* **What you are asked to do**
Take the entries below and reproduce them word for word.

* **Given records**
■ ■ ■
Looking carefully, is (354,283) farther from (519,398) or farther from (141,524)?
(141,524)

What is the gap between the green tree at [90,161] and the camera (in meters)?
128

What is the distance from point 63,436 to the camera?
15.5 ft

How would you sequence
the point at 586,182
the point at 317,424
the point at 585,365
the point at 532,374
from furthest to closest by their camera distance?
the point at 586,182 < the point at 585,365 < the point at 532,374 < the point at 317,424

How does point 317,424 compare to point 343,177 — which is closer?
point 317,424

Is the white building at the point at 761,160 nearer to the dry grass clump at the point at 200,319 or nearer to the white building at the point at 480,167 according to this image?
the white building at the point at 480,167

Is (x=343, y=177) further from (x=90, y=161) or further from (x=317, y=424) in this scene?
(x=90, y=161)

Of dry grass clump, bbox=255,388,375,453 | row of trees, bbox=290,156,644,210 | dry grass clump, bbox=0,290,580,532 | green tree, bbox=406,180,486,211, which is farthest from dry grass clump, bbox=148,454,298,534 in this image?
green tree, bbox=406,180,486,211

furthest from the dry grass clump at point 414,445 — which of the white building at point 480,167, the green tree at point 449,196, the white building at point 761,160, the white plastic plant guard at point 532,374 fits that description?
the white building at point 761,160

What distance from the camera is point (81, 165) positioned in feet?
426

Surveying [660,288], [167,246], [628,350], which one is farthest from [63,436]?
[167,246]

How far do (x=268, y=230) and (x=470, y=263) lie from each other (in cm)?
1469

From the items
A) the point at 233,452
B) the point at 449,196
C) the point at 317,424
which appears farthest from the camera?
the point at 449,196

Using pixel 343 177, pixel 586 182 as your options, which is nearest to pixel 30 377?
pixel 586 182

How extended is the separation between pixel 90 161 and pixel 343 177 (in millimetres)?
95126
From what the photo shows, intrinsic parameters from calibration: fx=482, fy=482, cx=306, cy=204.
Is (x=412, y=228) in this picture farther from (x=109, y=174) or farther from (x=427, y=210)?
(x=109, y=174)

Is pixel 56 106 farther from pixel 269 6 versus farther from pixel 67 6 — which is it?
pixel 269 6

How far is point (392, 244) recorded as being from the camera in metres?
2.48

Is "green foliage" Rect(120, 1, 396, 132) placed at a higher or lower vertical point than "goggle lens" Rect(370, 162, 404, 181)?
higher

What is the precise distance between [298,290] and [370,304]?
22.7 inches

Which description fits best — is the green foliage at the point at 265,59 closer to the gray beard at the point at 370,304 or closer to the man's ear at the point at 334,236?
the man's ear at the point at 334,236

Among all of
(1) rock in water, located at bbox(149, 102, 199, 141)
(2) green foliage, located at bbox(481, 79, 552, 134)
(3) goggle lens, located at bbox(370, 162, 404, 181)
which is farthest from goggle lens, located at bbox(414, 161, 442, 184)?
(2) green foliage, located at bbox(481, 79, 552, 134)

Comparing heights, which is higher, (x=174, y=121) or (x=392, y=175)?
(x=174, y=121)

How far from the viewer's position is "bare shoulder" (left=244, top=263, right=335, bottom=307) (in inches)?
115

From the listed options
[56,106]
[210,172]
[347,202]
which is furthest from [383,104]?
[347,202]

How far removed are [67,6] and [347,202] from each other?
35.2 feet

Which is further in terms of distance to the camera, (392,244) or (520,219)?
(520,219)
■ ■ ■
* **Response to this exercise**
Looking carefully, is (354,283) farther from (519,398) or farther from (141,524)?
(141,524)

What is the gap between the green tree at [90,161] and the camera (in meters)?
128

What is the distance from point 63,436 to the camera?
15.5 ft

How would you sequence
the point at 586,182
the point at 317,424
the point at 585,365
the point at 532,374
from furthest to closest by their camera distance?
the point at 586,182 < the point at 585,365 < the point at 532,374 < the point at 317,424

How does point 317,424 compare to point 343,177 — which is closer?
point 317,424

Is the white building at the point at 761,160 nearer to the dry grass clump at the point at 200,319 or nearer to the white building at the point at 480,167 according to this image?
the white building at the point at 480,167

Is (x=343, y=177) further from (x=90, y=161) or further from (x=317, y=424) in this scene?
(x=90, y=161)

Of dry grass clump, bbox=255,388,375,453 | row of trees, bbox=290,156,644,210 | dry grass clump, bbox=0,290,580,532 | green tree, bbox=406,180,486,211, which is farthest from dry grass clump, bbox=148,454,298,534 in this image?
green tree, bbox=406,180,486,211

furthest from the dry grass clump at point 414,445 — which of the white building at point 480,167, the green tree at point 449,196, the white building at point 761,160, the white plastic plant guard at point 532,374 fits that description?
the white building at point 761,160

What distance from the camera is point (81, 165) positioned in feet?
426

Surveying [660,288], [167,246], [628,350], which one is farthest from [63,436]?
[167,246]

How far do (x=268, y=230) and (x=470, y=263) lie from each other (in cm)?
1469

From the items
A) the point at 233,452
B) the point at 449,196
C) the point at 317,424
which appears farthest from the camera?
the point at 449,196

Using pixel 343 177, pixel 586 182 as your options, which is nearest to pixel 30 377?
pixel 586 182

How extended is the separation between pixel 90 161 and pixel 343 177 (in millimetres)?
95126
From what the photo shows, intrinsic parameters from calibration: fx=482, fy=482, cx=306, cy=204.
Is (x=412, y=228) in this picture farther from (x=109, y=174) or farther from (x=427, y=210)?
(x=109, y=174)

Is pixel 56 106 farther from pixel 269 6 versus farther from pixel 67 6 — which is it?
pixel 269 6

How far is point (392, 244) recorded as being from the camera in metres?
2.48

Is "green foliage" Rect(120, 1, 396, 132) placed at a higher or lower vertical point than "goggle lens" Rect(370, 162, 404, 181)?
higher

What is the precise distance between [298,290] and [370,304]?
22.7 inches

Which description fits best — is the green foliage at the point at 265,59 closer to the gray beard at the point at 370,304 or closer to the man's ear at the point at 334,236?
the man's ear at the point at 334,236

Among all of
(1) rock in water, located at bbox(149, 102, 199, 141)
(2) green foliage, located at bbox(481, 79, 552, 134)
(3) goggle lens, located at bbox(370, 162, 404, 181)
which is farthest from goggle lens, located at bbox(414, 161, 442, 184)?
(2) green foliage, located at bbox(481, 79, 552, 134)

Comparing heights, which is higher, (x=174, y=121) or (x=392, y=175)?
(x=174, y=121)

How far from the viewer's position is "bare shoulder" (left=244, top=263, right=335, bottom=307) (in inches)?
115

From the listed options
[56,106]
[210,172]
[347,202]
which is furthest from [383,104]?
[347,202]

How far removed are [67,6] and [347,202] from each other?
35.2 feet

Which is further in terms of distance to the camera, (392,244) or (520,219)?
(520,219)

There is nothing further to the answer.